Ve ne oldu da o gün, Fransız işgaline karşı Maraş direnişinin sembolü olan Sütçü İmam'a, Kahramanmaraş'ın kahramanlığına ihanet edildi?

Evet, neden?

Ve daha da önemlisi, ne oldu da kendi halkını katledenler, kime hizmet ettiğini ve de edildiğini bugüne kadar bir kez bile kendine sormadı, soramadı?

***

Sinemaya atılan bir patlayıcı ile başlatılmıştı Maraş katliamı.

"Güneş Ne Zaman Doğacak" filminin oynadığı Çiçek Sinemasına, 19 Aralık 1978 akşamı atılan bir patlayıcı ile tetiklenmişti; 24 Aralık 1978 günü büyük bir katliama dönüştürülmüştü.

Resmi kayıtlara göre 111 kişi öldürülmüş, 1000'den fazla kişi yaralanmış, 552 ev, 289 işyeri tahrip edilerek yakılmış, yıkılmıştı.

Şimdi bir kez daha sormak gerekmez mi?

-Bu katliamlarla Türkiye şahlanıp süper güç mü oldu?

-Bu katliamlarla, küresel sermayenin silahlı gücü NATO'ya hayır mı denildi?

-Bu katliamları bir Alevi kıyımına dönüştürerek Türkiye'deki Amerikan üsleri mi sökülüp atıldı?

Oysaki bu katliamlarla, 12 Eylül darbesinin hazırlığı yapıldı. Ve de 12 Eylül 1980 darbesiyle ülke siyaseti ve ekonomisi, Batılı küresel güçlere teslim edildi.

Yani o gün bu katliamlarla emperyalizme hizmet edilmişti.

***

İşte o gün vatan kurtardığını sanan vatan kurtarıcılar:

-Eğer bugün, özellikle mezhep çatışması temelindeki bir yarılmanın alacağı sonucu, Ortadoğu'ya bakarak görebilmişler ise...

-Ve de İslam Dünyası'na yönelik ABD politikalarının Türkiye'yi ve tüm bölgeyi, etnik ve mezhep çatışmalarına hapsetmek olduğunu anlayabilmişler ise...

Bu ülkede Alevi-Sünni çatışmasının, emperyalizme hizmet etmek olduğunu da görebilmiş ve de anlayabilmiş olmalılar.

Ama görebildiler mi, anlayabildiler mi? Bilemiyorum...

Oysaki hem modernleşmek, hem yaşam seviyesini yükseltmek için ortak bir kavga vermesi gereken toplumun önüne, sinsi bir irade tarafından inanç ve etnik kimlikler konuldu.
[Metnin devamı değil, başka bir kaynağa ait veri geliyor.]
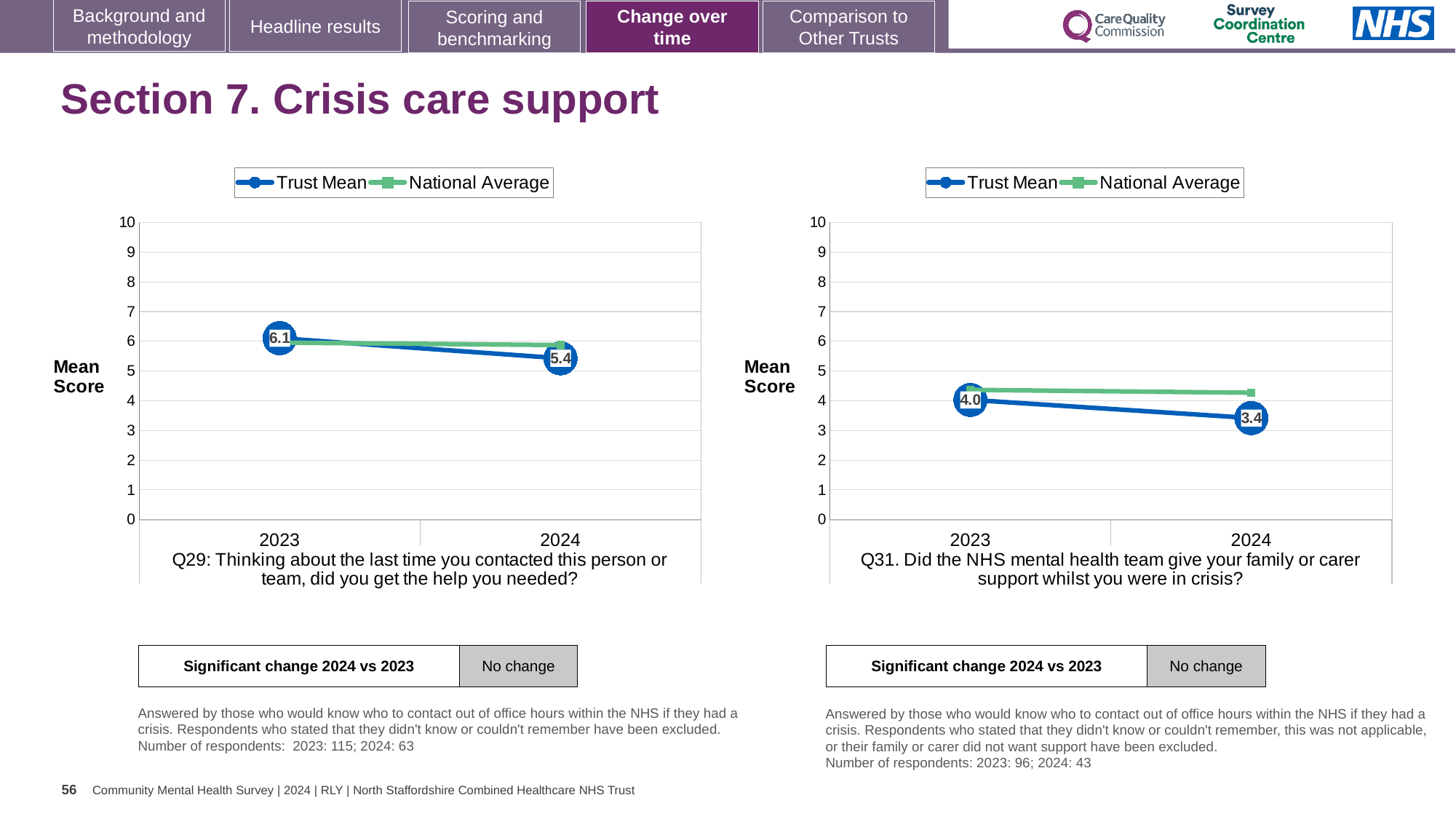
In the Q29 chart on the left, does the Trust Mean rise or fall from 2023 to 2024? fall In the Q31 chart on the right, what is the Trust Mean score for 2024? 3.4 What kind of chart is the Q31 chart on the right? line chart How many years are shown on the x axis of the Q29 chart on the left? 2 In the Q31 chart on the right, is the National Average for 2024 greater or less than 4? greater In the Q29 chart on the left, what is the Trust Mean score for 2023? 6.1 In the Q31 chart on the right, by how much did the Trust Mean fall from 2023 to 2024? 0.6 In the Q31 chart on the right, what is the Trust Mean score for 2023? 4.0 In the Q29 chart on the left, what is the Trust Mean score for 2024? 5.4 In the Q31 chart on the right, which is larger in 2024, the Trust Mean or the National Average? National Average In the Q29 chart on the left, by how much did the Trust Mean fall from 2023 to 2024? 0.7 How many series does the legend of the Q29 chart on the left list? 2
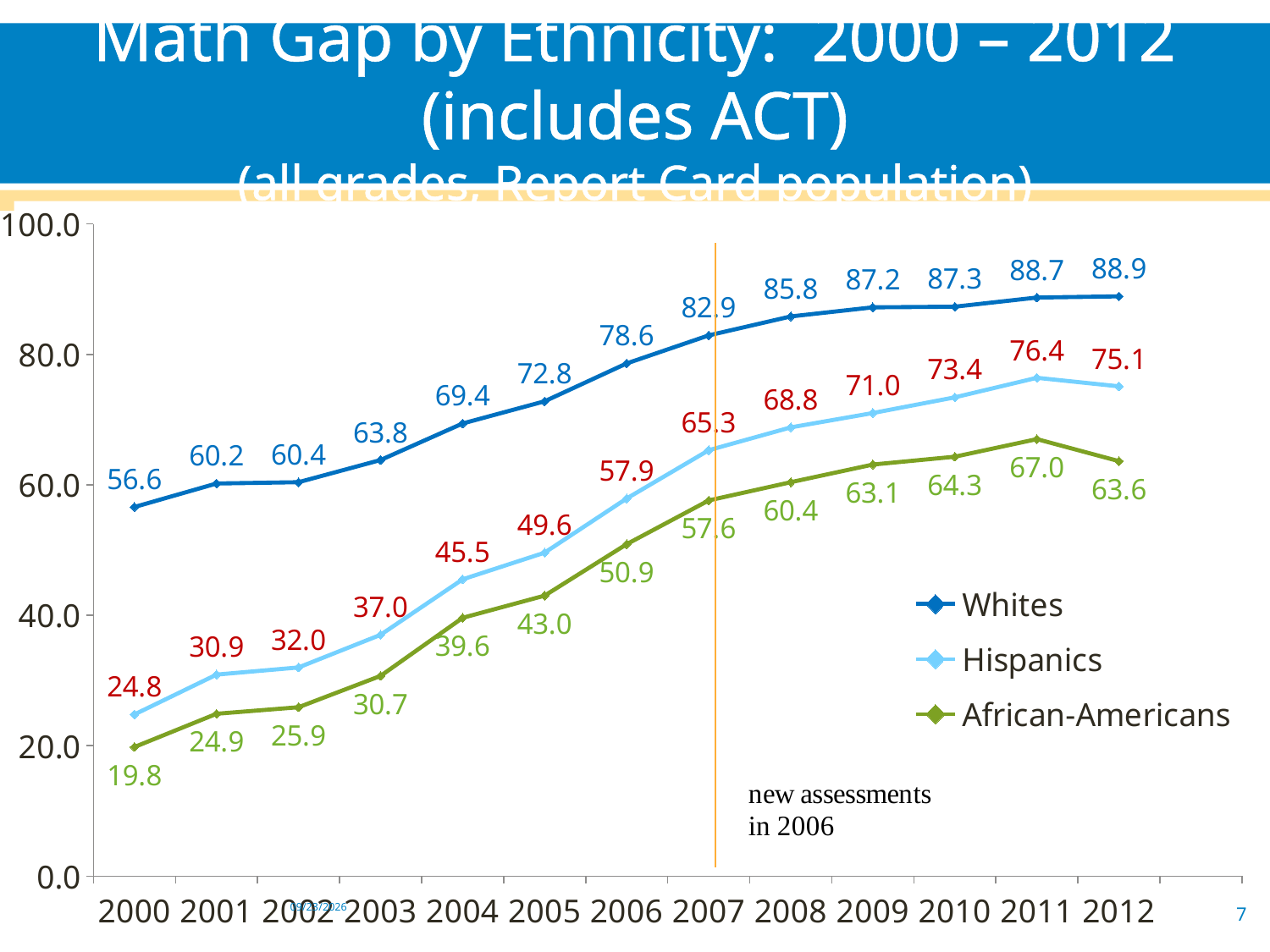
What is the value for Whites in 2012? 88.9 Does the value for Whites generally rise or fall from 2000 to 2012? Rise What is the value for African-Americans in 2000? 19.8 What is the value for Hispanics in 2007? 65.3 According to the annotation on the chart, in which year were new assessments introduced? 2006 In which year is the value for African-Americans lowest? 2000 How many years are plotted along the x axis? 13 What type of chart is shown on the slide? Line chart How many series does the legend list? 3 In which year is the value for Hispanics highest? 2011 Which is larger in 2005, the value for Hispanics or the value for African-Americans? Hispanics What is the difference between the Whites value and the African-Americans value in 2012? 25.3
Ve sorunları çözümlenmemiş ve itirazları dinlenmemiş toplumsal kesimler, bu tip katliamlara hazır birer potansiyel kitle haline getirildi.

İşte Maraş katliamında, arkadaki bu sinsi iradenin görülmesi ve de kırılması olmalıydı. Ne yazık ki olmadı, olamadı; olaylara doğru teşhis konulmadı, konulamadı.